TASK SET:
A. Say whether each of these statements agrees with the sanctions article, answering yes or no and quoting the deciding words: (i) the new US executive order was published on August 9; (ii) the sectoral sanctions used against Russia are harsher than blocking sanctions; (iii) the tobacco industry is among the Belarusian sectors named.
B. Repeat word for word the passage of the sanctions article starting with "Another package of" and going on through "previously-imposed EU restrictions.".

***** PAGE EXTRACT *****

Another package of economic sanctions has been introduced against Belarus. US President Joe Biden signed a new executive order expanding both the number of Belarusian persons under sanctions and the range of restrictive measures applied. These actions mark another stage in the escalation of pressure on Minsk. They are largely the same as previously-imposed EU restrictions.
The new executive order of the President of the United States was published on August 9 this year. It expanded the state of emergency in connection with the “undermining of democratic processes and institutions in Belarus”, which was introduced by George W. Bush in 2006 (Executive Order 13405). There are several new features in the new decree.
First, the sanctions have acquired a sectoral dimension. The sectoral meaning of the sanctions differs from that in which they are used against the Russian defence, financial and energy sectors. In the case of Russia, we are talking about a certain set of restrictions used against a number of organisations from the aforementioned sectors, which is not related to blocking sanctions. For this, a separate list of persons subject to sectoral sanctions (Sectoral Sanctions Individuals) is maintained. They are milder in comparison with blocking sanctions and, in the case of each sector, imply a separate set of restrictive measures. The new sanctions against Belarus are a hybrid of sectoral and blocking sanctions. Specialised executive bodies of the United States are given the opportunity, at their discretion, to block people associated with certain sectors.
That is, this hybrid option is more destructive. In the case of Belarus, we are talking about such sectors as defence, state security, energy, potassium production, the tobacco industry, construction and transport. In other words, the affiliation of an organisation to one of the indicated sectors can in itself become the basis for blocking sanctions.
The latter, in turn, imply a ban on US citizens and organisations carrying out any transactions with a blocked person. Such persons lose, among other things, access to the US market, as well as the ability to use US dollars in their settlements. The US has already used hybrid blocking and sectoral sanctions against Iran and Russia. With regard to Russia, we are talking about the recent Executive Order 14024, which, among other things, targeted Russian citizens associated with the technology sector with blocking sanctions.

***** DATA EXCERPT *****

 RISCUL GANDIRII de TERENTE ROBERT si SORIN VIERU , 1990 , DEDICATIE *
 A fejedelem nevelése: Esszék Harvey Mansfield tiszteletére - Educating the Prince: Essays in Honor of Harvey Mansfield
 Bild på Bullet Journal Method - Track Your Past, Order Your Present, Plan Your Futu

*****

SET OF ANSWERS:
A.
(i) Yes: "The new executive order of the President of the United States was published on August 9 this year."
(ii) No: "They are milder in comparison with blocking sanctions"
(iii) Yes: "the tobacco industry"

B.
Another package of economic sanctions has been introduced against Belarus. US President Joe Biden signed a new executive order expanding both the number of Belarusian persons under sanctions and the range of restrictive measures applied. These actions mark another stage in the escalation of pressure on Minsk. They are largely the same as previously-imposed EU restrictions.